For our initial 8 elements search, this method is a huge success. I agree.But when it comes to searching elements in a pool of tens of thousands of elements, this is extremely slow.
To determine the worst case of any operation, we use something called as Big-O notation/ Big-O complexity.
Big-O notation/ Big-O complexity:
Big O will always look at the worst-case scenario. Our linear search worst case scenario is that the element we are looking for does not exist in the array or it might be the last element of the array. In both cases, we have to check everything till the very last for a concrete output.
This linear search would be considered a big-O of n, or order n complexity. Also called linear time algorithm. Meaning if we’ve 10 items(n =10), we’ve to search or loop through all ten items.
This is not an ideal way to go about. Extremely slow. Something we can’t afford in our real-life setting. We need an alternative or something which will lower our burden.

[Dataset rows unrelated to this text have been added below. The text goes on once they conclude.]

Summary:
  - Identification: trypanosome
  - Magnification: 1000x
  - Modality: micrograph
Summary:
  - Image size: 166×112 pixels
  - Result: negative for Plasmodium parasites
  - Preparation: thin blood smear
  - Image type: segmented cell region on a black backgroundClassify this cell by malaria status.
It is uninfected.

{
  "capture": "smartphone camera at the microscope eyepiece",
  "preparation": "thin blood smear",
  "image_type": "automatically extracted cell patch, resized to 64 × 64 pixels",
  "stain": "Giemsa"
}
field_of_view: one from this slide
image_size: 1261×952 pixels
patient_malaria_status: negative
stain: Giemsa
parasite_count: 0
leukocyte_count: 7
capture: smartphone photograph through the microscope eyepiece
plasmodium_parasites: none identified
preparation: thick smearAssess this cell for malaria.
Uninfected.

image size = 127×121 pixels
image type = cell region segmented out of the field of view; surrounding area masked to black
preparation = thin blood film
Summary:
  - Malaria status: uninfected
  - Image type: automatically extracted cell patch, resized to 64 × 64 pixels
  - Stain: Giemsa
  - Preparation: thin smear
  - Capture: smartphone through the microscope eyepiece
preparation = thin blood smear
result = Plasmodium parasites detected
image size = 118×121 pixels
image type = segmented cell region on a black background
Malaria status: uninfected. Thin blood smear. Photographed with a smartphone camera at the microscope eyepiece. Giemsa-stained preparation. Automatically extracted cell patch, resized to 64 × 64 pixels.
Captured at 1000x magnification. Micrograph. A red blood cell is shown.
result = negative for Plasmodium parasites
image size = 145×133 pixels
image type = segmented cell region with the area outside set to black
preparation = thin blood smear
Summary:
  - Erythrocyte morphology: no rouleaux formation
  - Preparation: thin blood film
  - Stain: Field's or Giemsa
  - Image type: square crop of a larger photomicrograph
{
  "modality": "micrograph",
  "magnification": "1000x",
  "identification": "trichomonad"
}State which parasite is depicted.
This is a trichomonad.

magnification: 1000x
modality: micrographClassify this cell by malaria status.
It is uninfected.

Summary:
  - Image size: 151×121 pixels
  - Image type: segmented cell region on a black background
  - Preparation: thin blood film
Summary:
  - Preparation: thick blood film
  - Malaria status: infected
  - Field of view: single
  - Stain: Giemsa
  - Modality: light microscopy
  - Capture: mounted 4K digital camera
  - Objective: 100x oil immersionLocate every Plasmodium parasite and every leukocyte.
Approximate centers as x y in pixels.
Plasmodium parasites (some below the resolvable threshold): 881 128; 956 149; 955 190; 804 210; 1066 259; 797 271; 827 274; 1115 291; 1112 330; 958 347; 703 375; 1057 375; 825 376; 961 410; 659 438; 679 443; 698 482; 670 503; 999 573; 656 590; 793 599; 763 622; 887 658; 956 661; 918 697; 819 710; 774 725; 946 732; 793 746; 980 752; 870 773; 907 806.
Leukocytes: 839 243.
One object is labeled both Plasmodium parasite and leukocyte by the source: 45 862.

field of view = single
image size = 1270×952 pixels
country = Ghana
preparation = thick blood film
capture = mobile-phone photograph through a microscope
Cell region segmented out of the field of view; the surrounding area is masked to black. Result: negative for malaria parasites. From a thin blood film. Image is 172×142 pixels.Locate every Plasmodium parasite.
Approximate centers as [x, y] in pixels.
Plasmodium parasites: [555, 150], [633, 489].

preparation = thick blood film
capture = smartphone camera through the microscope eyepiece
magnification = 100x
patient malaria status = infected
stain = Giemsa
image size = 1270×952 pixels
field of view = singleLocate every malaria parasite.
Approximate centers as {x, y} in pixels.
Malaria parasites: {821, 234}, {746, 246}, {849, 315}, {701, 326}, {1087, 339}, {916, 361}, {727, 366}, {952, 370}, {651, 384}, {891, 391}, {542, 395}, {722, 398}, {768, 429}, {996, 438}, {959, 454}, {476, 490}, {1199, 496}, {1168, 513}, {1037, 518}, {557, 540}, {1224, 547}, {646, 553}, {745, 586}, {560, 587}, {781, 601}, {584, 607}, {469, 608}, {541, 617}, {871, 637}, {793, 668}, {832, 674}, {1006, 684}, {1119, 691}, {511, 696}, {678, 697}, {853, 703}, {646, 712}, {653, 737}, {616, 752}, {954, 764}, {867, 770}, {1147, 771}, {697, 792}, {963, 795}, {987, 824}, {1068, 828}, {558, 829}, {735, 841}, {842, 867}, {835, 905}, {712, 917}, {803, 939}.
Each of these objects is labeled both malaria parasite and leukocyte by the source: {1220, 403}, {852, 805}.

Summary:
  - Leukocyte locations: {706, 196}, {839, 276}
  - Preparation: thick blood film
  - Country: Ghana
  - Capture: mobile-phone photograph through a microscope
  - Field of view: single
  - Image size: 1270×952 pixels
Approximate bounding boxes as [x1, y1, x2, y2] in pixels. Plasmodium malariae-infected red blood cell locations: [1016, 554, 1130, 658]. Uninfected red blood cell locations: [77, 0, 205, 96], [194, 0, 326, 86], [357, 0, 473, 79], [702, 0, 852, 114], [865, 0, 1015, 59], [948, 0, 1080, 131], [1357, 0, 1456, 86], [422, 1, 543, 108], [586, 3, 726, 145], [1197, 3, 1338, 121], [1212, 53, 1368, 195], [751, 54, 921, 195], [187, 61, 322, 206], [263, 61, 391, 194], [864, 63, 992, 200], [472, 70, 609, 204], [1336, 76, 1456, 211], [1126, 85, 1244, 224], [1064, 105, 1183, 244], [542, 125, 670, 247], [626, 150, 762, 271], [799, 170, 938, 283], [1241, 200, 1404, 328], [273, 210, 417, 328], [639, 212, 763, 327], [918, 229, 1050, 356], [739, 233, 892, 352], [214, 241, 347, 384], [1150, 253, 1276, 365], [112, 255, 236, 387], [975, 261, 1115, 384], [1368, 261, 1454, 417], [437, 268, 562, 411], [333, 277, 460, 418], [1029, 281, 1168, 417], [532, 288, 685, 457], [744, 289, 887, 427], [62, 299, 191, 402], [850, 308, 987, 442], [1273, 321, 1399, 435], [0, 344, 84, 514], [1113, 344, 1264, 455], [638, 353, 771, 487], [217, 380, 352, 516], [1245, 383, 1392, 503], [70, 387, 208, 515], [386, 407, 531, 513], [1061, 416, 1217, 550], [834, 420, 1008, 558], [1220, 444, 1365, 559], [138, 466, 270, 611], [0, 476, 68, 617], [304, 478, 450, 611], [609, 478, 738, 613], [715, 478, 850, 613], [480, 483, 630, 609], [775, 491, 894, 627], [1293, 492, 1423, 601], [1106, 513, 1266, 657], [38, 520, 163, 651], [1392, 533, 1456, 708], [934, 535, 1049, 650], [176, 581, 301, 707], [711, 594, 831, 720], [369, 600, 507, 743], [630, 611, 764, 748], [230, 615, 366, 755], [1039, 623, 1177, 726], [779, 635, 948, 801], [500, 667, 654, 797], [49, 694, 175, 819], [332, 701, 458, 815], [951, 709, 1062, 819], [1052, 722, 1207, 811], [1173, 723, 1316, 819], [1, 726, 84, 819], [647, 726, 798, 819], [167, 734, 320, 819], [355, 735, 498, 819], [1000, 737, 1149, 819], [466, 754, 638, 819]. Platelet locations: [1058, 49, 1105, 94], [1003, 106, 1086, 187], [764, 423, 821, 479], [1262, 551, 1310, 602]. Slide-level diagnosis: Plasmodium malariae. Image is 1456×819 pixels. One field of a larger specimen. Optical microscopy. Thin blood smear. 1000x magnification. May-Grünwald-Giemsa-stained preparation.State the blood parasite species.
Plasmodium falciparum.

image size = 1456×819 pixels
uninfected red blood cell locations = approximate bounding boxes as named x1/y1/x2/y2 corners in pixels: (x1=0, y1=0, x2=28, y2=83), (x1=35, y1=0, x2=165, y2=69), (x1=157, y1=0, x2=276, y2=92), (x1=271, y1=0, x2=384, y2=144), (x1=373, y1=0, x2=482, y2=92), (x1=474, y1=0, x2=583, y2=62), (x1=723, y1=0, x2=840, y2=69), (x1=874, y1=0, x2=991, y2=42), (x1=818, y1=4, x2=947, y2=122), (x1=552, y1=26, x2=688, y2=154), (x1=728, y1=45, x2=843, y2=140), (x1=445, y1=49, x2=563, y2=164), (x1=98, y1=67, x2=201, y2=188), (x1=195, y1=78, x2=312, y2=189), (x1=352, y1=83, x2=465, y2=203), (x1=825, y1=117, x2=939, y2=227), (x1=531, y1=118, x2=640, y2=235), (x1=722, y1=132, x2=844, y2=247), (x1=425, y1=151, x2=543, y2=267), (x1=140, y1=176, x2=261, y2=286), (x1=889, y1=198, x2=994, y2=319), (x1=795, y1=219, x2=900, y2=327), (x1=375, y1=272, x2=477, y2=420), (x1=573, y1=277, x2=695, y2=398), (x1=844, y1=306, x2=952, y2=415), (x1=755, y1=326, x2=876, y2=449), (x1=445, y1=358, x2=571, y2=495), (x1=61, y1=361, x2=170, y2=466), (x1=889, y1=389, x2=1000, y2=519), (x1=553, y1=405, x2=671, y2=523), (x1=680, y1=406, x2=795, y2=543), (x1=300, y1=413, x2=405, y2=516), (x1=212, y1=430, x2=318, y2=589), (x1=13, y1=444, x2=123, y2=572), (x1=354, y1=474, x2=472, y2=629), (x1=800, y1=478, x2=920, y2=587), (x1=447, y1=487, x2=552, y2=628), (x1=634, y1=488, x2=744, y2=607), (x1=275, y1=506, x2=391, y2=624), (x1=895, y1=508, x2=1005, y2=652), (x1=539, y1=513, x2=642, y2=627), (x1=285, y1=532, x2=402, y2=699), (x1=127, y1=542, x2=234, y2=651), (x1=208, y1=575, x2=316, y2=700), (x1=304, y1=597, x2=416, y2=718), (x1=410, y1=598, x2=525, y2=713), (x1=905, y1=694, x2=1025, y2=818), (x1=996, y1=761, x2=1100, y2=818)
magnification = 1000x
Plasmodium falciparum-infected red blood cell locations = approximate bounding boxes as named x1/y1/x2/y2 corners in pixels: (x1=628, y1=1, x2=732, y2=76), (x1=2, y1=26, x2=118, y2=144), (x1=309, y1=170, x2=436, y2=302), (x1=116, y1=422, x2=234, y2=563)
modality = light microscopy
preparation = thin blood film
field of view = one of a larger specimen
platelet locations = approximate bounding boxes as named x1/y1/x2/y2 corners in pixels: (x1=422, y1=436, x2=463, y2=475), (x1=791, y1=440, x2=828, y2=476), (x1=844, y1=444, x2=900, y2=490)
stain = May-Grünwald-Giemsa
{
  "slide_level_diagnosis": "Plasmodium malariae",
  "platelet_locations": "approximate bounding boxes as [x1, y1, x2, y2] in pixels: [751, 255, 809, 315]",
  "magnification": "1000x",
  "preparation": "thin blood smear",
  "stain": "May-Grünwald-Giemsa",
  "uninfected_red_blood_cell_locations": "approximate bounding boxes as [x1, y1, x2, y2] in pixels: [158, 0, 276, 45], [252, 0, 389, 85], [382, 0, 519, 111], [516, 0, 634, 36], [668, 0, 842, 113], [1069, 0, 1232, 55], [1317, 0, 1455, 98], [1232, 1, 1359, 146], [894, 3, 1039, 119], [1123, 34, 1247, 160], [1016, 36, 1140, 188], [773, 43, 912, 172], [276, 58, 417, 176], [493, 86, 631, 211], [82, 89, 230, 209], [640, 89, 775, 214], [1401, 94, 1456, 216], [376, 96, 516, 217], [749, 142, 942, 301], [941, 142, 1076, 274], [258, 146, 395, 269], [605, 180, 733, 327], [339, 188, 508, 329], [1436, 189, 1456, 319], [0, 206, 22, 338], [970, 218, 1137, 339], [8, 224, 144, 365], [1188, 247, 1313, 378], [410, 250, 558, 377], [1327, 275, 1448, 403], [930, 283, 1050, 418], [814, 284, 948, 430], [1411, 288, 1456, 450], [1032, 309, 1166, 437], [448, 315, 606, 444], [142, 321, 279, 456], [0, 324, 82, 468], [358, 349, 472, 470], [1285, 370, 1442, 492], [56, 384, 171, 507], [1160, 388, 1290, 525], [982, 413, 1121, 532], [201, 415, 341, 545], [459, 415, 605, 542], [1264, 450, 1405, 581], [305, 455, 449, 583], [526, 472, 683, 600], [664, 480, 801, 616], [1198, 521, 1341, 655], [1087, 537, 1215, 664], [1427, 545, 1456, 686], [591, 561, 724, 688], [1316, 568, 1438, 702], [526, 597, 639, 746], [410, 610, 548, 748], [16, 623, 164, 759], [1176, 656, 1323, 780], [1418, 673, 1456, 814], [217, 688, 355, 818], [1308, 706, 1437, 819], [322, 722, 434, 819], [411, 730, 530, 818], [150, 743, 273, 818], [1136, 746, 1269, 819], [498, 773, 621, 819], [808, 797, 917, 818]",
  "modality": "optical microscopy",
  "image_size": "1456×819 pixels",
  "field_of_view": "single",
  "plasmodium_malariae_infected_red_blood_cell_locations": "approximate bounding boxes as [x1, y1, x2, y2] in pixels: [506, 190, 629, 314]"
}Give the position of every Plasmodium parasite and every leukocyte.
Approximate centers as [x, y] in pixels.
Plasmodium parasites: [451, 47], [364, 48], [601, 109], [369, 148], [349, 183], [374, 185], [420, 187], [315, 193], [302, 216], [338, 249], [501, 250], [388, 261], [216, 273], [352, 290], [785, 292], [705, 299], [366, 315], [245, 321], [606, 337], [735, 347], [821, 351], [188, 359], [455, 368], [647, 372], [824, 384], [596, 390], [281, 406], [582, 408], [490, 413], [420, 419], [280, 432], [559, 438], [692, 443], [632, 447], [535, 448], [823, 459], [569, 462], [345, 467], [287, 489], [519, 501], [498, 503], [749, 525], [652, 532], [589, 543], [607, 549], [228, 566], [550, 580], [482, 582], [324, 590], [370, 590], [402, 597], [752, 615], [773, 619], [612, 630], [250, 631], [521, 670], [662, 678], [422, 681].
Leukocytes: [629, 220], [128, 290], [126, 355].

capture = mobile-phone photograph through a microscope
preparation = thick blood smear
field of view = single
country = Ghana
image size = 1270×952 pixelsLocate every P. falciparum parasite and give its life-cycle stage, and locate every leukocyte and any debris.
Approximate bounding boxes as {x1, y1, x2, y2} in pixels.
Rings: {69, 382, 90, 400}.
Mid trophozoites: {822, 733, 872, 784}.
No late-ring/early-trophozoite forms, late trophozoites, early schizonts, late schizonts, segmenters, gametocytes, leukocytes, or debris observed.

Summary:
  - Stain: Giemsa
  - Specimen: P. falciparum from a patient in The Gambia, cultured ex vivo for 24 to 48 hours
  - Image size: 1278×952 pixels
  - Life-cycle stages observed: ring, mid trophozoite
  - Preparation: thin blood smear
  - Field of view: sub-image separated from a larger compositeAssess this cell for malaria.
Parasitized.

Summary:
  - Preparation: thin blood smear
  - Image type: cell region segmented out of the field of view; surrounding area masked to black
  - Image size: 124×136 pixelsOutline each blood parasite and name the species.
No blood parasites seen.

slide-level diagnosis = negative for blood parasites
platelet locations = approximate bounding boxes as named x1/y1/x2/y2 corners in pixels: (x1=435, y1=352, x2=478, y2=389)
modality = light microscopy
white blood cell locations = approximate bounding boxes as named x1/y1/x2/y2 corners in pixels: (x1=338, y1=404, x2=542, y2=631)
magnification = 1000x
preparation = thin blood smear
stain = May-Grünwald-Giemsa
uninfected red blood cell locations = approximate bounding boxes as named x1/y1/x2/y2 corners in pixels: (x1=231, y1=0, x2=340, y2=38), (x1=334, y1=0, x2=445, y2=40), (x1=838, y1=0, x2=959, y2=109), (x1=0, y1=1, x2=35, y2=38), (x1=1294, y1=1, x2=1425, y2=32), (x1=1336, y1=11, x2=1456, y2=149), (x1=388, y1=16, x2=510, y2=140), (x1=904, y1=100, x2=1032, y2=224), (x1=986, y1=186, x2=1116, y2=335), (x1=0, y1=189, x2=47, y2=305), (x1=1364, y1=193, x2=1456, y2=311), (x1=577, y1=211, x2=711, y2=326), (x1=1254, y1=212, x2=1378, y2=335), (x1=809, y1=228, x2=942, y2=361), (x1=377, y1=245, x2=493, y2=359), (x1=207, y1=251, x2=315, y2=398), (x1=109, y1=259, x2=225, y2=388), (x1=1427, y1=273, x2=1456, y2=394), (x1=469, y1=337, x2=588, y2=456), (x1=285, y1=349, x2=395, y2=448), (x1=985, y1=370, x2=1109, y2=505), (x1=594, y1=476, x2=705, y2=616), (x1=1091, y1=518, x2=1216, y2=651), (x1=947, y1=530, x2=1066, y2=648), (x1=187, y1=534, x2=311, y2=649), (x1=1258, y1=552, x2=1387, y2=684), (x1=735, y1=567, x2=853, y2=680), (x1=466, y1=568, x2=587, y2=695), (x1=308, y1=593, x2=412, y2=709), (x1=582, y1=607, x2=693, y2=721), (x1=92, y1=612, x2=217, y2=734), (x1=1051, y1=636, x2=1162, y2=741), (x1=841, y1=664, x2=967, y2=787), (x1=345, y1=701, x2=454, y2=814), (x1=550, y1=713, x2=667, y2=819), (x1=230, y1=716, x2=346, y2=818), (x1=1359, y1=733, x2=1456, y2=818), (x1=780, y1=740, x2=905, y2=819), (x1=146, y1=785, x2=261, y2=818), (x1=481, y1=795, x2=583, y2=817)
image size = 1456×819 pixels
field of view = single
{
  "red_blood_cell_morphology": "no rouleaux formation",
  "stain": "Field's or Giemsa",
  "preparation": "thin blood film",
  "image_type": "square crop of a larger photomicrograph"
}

Read a detailed explanation about Big – O here: The Big O notation
Sorted Data To The Rescue:
What if our data is ordered? Remember we spoke about sorting in an earlier section. If our numbers are in ascending or descending order, there are much better options for searching than a linear search. We can use binary search.(divide the array, look in which part the no we’re searching lies)
But, still, another problem crops up.
Our searching of element got easier but our sorting is computationally intensive. If the data is in tens of thousands in number, it could be extremely demanding. Just to improve our searching performance, we can’t add an additional overhead of sorting to our operation. It will lead to degradation of our performance. Something we just can’t allow to happen.
So, what do we do now?
Here’s a thing with data structures. You just cannot have any data structure that is a superhero in all the operations it performs. Or is consistently good in all the real-world situations.
Array, a beast in itself, can perform all the operations one expects from a data structure.
Just not efficiently.
This lead to the creation of multiple data structures. If you read the introductory article of the series, this is something I had mentioned earlier. It is simply impossible to rank or label data structures. Every data structure, like our superheroes, has their own strength and weakness. Something, we aim to cover in great depth by answering all Wh questions regarding them by looking at different real-world examples.